── The input
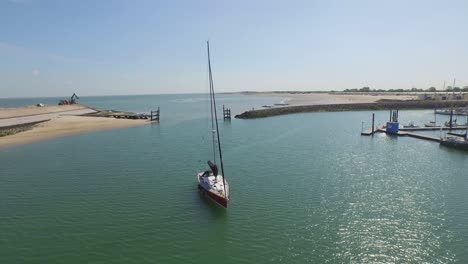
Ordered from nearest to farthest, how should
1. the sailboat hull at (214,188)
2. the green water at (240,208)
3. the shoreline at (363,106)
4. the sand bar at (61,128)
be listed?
1. the green water at (240,208)
2. the sailboat hull at (214,188)
3. the sand bar at (61,128)
4. the shoreline at (363,106)

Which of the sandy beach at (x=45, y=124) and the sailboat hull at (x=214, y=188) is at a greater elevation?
the sandy beach at (x=45, y=124)

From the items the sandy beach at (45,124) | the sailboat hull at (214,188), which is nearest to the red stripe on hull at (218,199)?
────
• _Instruction_: Turn every line of the material above into a numbered list, skipping the blank lines. Leave the pictures out.

• _Result of this task_:
1. Ordered from nearest to farthest, how should
2. 1. the sailboat hull at (214,188)
3. 2. the green water at (240,208)
4. 3. the shoreline at (363,106)
5. 4. the sand bar at (61,128)
6. be listed?
7. 1. the green water at (240,208)
8. 2. the sailboat hull at (214,188)
9. 3. the sand bar at (61,128)
10. 4. the shoreline at (363,106)
11. Which of the sandy beach at (x=45, y=124) and the sailboat hull at (x=214, y=188) is at a greater elevation?
12. the sandy beach at (x=45, y=124)
13. From the items the sandy beach at (45,124) | the sailboat hull at (214,188), which is nearest to the red stripe on hull at (218,199)?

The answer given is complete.